Dell is another company who a year or so ago had to delay its results because it had found “a number of accounting errors, evidence of misconduct, and deficiencies in the financial control environment.”
So no argument, every company needs good financial control and how better to protect yourself than to employ a full time Finance Director (FD)? The GM and Dell issues also highlight the huge responsibilities of the FD.
But who is this colossus on whose shoulders can be borne the weight of investors’ trust, with responsibility for accounting for the Sales Director’s complex deal whilst massaging the CEO’s ego? Interestingly, apart from the odd Monty Python-like parody little time has been spent analysing what sort of person wants to become an FD and what makes a good one.
The starting point is to understand what are the origins of the typical FD? Around 80% of graduate chartered accountants come from a mathematical, accounting or scientific background, people who like definite answers to a problem. Many of these individuals ‘fell’ into accounting unable to decide what to finally do in life. Accounting offered a safe option, good pay, good prospects, something one could succeed at, but still a qualification with so many options open. Our budding FD still didn’t need to decide what they really wanted to be when they grew up!
The best FDs I have met also combine two other significant qualities. Firstly, they have the ability to picture the story behind the numbers their favourite word is “because”. After every accounting fact that the FD relays comes a “because” statement. The second quality is the ability to communicate this picture in a way that everyone in an organisation can understand easily.

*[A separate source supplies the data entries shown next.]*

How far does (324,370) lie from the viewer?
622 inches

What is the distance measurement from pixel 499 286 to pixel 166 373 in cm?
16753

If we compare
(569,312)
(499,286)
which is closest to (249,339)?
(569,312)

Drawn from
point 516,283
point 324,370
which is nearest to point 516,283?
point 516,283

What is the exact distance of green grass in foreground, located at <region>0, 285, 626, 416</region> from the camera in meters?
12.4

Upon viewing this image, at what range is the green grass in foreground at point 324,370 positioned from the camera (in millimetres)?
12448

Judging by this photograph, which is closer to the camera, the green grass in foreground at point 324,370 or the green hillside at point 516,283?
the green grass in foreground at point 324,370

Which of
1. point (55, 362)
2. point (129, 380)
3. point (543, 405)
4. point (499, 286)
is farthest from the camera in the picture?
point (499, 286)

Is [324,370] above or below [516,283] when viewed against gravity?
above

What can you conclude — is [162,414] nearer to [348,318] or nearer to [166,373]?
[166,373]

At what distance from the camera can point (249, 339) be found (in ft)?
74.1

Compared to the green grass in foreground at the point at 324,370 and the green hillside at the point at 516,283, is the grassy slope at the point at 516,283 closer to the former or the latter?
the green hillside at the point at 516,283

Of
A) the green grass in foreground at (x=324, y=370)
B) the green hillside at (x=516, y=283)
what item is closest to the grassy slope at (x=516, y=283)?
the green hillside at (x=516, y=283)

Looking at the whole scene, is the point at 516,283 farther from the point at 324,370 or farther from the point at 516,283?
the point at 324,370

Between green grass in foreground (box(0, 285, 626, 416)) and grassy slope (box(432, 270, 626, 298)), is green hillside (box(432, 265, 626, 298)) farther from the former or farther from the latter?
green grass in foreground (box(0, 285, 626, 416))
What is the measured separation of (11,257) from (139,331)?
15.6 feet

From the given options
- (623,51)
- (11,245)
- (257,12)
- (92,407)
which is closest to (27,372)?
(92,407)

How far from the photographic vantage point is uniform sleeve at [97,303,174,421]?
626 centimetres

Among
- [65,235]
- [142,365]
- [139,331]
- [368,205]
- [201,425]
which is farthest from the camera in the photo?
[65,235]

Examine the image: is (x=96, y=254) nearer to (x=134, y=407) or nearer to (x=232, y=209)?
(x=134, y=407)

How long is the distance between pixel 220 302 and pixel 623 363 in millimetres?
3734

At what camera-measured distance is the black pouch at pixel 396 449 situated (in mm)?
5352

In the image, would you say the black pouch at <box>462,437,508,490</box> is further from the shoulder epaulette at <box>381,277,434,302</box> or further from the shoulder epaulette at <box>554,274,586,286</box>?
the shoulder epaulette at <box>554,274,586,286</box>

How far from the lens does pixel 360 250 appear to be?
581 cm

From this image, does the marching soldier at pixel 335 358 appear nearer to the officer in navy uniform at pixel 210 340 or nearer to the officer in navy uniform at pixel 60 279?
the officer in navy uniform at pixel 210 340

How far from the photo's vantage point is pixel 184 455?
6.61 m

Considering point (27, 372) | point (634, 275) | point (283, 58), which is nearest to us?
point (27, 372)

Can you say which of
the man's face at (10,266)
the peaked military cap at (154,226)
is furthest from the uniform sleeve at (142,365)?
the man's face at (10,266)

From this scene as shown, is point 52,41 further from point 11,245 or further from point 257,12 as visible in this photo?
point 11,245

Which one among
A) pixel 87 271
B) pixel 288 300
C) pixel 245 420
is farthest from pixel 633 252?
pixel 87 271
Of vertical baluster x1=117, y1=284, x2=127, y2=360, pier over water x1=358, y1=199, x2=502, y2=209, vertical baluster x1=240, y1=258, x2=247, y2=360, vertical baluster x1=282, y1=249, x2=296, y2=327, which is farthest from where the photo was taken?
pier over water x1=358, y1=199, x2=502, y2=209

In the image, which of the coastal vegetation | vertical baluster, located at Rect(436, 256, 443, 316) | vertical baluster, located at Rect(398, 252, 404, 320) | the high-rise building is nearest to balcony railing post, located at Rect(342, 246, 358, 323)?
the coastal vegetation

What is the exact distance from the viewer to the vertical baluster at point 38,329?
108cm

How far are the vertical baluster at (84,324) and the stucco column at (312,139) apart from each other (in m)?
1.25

An FD that resorts to complex jargon to explain a company’s performance doesn’t understand what is actually going on behind the numbers.
But these are the skills we associate more readily with a salesman or a marketeer. So are we looking at a problem solving, risk-averse salesman that does not quite know where they want to end up in life?
Well yes, and I believe this is why so many FDs make the transition from FD to CEO. In fact more than one in five FTSE 100 CEOs are accountants.
However, this may also explain why in SME companies so many FDs feel unfulfilled or worse, live in conflict with the rest of the management team.
This is often a more acute issue in Venture Capitalist (VC) backed companies. The VC quite rightly wants a solid controller of funds and someone with experience to manage the company’s finances from small to medium to large to exit. However, the problems comes in the length of time it may take for a company to become successful.
When the spectacular growth occurs, no problem, but what if the market or product is not quite ready yet and there is a delay in execution? After a while our FD starts to become a little bored and in a vain effort to add value starts to become the salesperson or marketeer that they really wanted to be all along. When these efforts fail, the FD becomes de-motivated and can no longer implement the strict financial and budgetary measures necessary in the same cheery and light-hearted way they once did. In short the FD gets in the way.
At Isosceles the business accounting consultancy we have seen this issue on a regular basis.
Rarely is the person who is going to take the company public, deal with corporate financiers, investors and NOMADS the same type of person who is going to produce management accounts, the forecast and weekly cash-flow when the budget doesn’t run to a financial controller as well.
We have had clients who have had as many as four full-time FDs in two years. That’s four sets of recruitment fees, and four handovers.
This situation partly explains the rapid growth in part-time and outsourced FD services such as Isosceles’. These services have prospered not only because the client gets access to the higher FD skills they need in a cost effective way, but because the concept of running a portfolio of clients where the financial processing and controller elements are covered within one team has attracted excellent FDs.
With the emergence of broadband, serviced offices, VOIP, WEBEXtm the edges between small and big companies are becoming evermore blurred. The evolution of part-time FD and outsourced accounting solutions is another tool for successful companies to prosper.
So when the FD gets in the way what is the solution? Half an FD.